Which immediately conjures Jacob Lawrence’s 60-panel masterpiece, The Migration Series, the 1940-41 epic that told a tale of “The Great Migration,” “the flight” of Black Americans out of the South “following the outbreak of World War I.”
Lawrence’s original title for his series was The Migration of The Negro. The title changed as language shifted with the political and cultural change. No one today would be confused by this, or by the changing implications of, “The Negro.” Yet the implications and complications of the term “Migration” are still rarely acknowledged.

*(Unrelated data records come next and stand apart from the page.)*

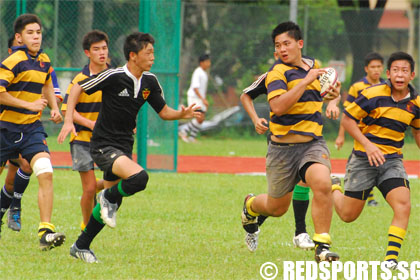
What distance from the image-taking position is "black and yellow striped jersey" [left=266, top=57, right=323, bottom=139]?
6.73 metres

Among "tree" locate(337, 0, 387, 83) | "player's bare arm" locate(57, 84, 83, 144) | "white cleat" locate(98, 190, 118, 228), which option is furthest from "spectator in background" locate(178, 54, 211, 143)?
"white cleat" locate(98, 190, 118, 228)

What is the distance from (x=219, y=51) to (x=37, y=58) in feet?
45.8

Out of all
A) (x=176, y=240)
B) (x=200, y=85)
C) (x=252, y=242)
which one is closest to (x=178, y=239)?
(x=176, y=240)

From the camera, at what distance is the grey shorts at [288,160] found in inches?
264

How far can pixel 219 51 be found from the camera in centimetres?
2139

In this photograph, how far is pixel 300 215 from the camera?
766 cm

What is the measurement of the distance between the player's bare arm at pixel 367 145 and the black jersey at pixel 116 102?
181 centimetres

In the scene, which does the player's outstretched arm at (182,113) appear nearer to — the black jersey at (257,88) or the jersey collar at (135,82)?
the jersey collar at (135,82)

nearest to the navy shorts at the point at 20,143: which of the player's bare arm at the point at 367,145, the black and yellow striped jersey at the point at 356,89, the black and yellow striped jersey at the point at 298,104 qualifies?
the black and yellow striped jersey at the point at 298,104

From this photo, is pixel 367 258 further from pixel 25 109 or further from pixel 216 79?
pixel 216 79

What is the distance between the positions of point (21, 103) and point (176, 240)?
6.74 ft

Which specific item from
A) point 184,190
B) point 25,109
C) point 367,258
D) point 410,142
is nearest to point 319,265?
point 367,258

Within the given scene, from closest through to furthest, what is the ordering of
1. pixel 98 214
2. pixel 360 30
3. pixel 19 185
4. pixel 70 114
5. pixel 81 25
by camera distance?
pixel 98 214 → pixel 70 114 → pixel 19 185 → pixel 81 25 → pixel 360 30

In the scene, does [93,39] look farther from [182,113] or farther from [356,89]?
[356,89]
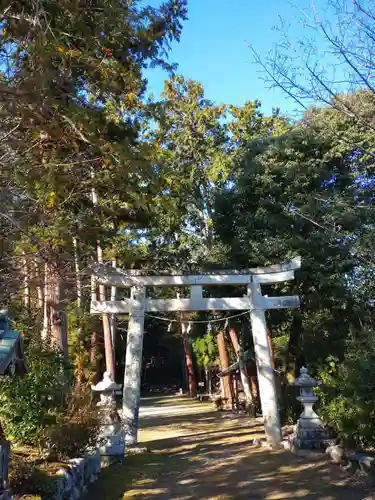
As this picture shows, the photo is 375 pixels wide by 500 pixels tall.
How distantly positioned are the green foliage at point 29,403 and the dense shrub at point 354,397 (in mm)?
3851

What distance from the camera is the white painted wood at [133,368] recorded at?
1017 cm

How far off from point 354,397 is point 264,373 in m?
3.78

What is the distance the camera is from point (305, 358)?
11742 millimetres

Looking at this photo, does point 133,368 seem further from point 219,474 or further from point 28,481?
point 28,481

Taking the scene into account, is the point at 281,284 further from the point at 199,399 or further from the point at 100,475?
the point at 199,399

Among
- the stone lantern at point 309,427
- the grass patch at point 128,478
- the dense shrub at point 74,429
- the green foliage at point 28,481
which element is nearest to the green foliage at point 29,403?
the dense shrub at point 74,429

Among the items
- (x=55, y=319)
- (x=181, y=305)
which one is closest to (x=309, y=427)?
(x=181, y=305)

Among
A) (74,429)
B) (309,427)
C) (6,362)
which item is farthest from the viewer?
(309,427)

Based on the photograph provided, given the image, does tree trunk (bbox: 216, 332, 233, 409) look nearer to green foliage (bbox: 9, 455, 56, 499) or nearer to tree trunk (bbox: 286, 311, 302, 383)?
tree trunk (bbox: 286, 311, 302, 383)

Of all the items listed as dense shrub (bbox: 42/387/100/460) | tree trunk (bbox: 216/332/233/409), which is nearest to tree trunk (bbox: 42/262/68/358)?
dense shrub (bbox: 42/387/100/460)

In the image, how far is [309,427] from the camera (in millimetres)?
8555

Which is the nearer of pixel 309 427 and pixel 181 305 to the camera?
pixel 309 427

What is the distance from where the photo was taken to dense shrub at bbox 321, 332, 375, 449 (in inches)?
233

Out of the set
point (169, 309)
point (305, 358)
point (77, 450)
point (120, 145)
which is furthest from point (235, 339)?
point (120, 145)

“To me, migration means movement,” said Lawrence at some later point, according to the Phillips Collection, which acquired half the series. “There was conflict and struggle. But out of the struggle came a kind of power and even beauty. ‘And the migrants kept coming’ [the artist’s caption for the final panel, is a refrain of triumph over adversity. If it rings true for you today, then it must still strike a chord in our American experience.”
Perhaps hearing the 1948 Nakba called a “migration” in the midst of relentless violence on a massive scale, in the pursuit of another nakba, will shock people into recognition. That migration can also mean ethnic cleansing and genocide, and that it rings true today because it’s still endemic in our American experience, and there is not beauty in it.